» **ENUNCIADO**: Prossiga o texto sobre a doutrina valentiniana da criação e da redenção, começando logo após a última frase apresentada.

» **TRECHO DO TEXTO**:

Tradução de Antonio Carneiro das páginas 40, 41 e 42
Para melhor compreensão do comentário ao “Evangelho de Felipe” vamos descrever brevemente a linha doutrinal valentiniana, relativa à criação e redenção do mundo e da humanidade.
Valentino concebe o mistério de Deus como “Abismo” misterioso, mas também como “Plenitude” original de onde emanam “Potências” hierarquizadas e reunidas em “Pares” masculino-femininas. Seu processo emanativo é com segue:
1. Deus “Pai” transcendente é par da “Ideia”. Seu “Filho” único está ligado à “Verdade”. Eles formam a “Quaterna” inicial. A segunda “Quaterna” consta da “Palavra” do Pai, unida à “Vida” , junto com a potência do “Homem” com a “Igreja” . Ambas quaternas formam a “Octava” , donde pululam 30 “Emanações” ou “Eones” divinos, reunidos em 15 pares. tudo isso é a “Plenitude” cujo “Limite” externo se chama “cruz”.

» **REGISTROS FORNECIDOS**:
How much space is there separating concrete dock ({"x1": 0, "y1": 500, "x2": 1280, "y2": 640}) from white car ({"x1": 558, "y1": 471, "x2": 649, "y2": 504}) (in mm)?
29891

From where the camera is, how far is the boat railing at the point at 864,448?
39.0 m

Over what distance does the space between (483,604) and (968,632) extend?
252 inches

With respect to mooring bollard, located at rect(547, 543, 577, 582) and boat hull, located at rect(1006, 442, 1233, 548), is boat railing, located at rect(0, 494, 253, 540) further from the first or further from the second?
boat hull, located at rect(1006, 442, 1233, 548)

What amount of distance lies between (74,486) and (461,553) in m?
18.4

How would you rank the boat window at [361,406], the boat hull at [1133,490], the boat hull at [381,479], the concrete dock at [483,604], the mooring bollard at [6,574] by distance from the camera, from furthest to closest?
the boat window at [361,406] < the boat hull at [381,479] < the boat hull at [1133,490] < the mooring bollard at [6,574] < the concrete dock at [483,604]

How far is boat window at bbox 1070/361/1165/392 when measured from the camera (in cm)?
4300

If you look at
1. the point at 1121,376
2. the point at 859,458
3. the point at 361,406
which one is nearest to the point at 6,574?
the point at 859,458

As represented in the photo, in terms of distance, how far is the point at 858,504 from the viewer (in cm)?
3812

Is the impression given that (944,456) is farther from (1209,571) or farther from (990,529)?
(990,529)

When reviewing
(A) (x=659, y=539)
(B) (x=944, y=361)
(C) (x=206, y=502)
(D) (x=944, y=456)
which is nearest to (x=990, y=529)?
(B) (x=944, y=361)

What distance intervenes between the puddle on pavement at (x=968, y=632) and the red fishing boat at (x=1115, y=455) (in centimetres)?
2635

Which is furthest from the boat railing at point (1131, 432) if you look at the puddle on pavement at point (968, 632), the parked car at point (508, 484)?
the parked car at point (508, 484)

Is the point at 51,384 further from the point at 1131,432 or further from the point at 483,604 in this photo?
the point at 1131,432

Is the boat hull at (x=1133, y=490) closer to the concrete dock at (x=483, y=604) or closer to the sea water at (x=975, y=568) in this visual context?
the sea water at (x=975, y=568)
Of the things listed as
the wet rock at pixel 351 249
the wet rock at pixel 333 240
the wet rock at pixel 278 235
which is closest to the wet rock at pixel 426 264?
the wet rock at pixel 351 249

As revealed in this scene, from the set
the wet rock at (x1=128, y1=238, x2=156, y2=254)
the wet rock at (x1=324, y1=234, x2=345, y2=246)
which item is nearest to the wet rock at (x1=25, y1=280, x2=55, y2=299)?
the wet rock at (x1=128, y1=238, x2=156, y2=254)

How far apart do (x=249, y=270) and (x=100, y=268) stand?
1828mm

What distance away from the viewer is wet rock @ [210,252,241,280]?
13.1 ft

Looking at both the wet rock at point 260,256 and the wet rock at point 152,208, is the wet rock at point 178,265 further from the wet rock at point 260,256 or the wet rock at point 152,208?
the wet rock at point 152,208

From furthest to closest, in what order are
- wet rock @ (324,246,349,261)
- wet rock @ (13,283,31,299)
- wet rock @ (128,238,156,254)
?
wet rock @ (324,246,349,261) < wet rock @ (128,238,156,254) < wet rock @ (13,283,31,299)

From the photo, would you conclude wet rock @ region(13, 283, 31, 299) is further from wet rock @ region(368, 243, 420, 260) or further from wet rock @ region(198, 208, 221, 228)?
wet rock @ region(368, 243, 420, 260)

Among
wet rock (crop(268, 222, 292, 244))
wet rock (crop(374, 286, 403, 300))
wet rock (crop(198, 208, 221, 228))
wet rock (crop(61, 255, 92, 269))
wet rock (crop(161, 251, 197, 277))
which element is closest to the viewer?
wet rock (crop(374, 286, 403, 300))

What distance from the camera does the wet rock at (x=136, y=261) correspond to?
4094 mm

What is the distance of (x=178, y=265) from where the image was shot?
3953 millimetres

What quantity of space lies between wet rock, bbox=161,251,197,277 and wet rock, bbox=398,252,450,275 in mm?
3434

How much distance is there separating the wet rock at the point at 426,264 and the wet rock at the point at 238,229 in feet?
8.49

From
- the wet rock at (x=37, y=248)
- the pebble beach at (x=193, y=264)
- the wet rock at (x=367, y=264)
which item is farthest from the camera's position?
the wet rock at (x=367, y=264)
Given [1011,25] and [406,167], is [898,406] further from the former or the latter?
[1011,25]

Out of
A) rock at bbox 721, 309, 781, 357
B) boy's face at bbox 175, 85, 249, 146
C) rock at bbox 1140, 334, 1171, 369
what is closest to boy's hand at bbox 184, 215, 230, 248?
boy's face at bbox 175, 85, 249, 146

» **RESPOSTA**:
2. O “Eão” 30 que é a “Sabedoria” interior, ao desejar compreender à Deus infinito comete uma “falha” original, introduz o mal na “Plenitude” , é excluído e se dilui em “Saberes” dispersos.
3. Para remediar tal situação, o Pai, cujo par feminino é o “Espírito Santo”, produz o Cristo. O novo “Logos” devolve o equilíbrio da “Plenitude” , ao ensinar-lhe a “Gnosis” e criar uma “Sabedoria exterior” substancial, capaz de harmonizar com os “Eones”, desconcertados até então.
4. “Cristo” é o “Salvador”, fruto comum da “Plenitude” com o “Espírito” , acumula todos os seus nomes: Logos, Vida, Filho Unigênito, Homem, Filho do Homem, Igreja, Luz, Jesus invisível.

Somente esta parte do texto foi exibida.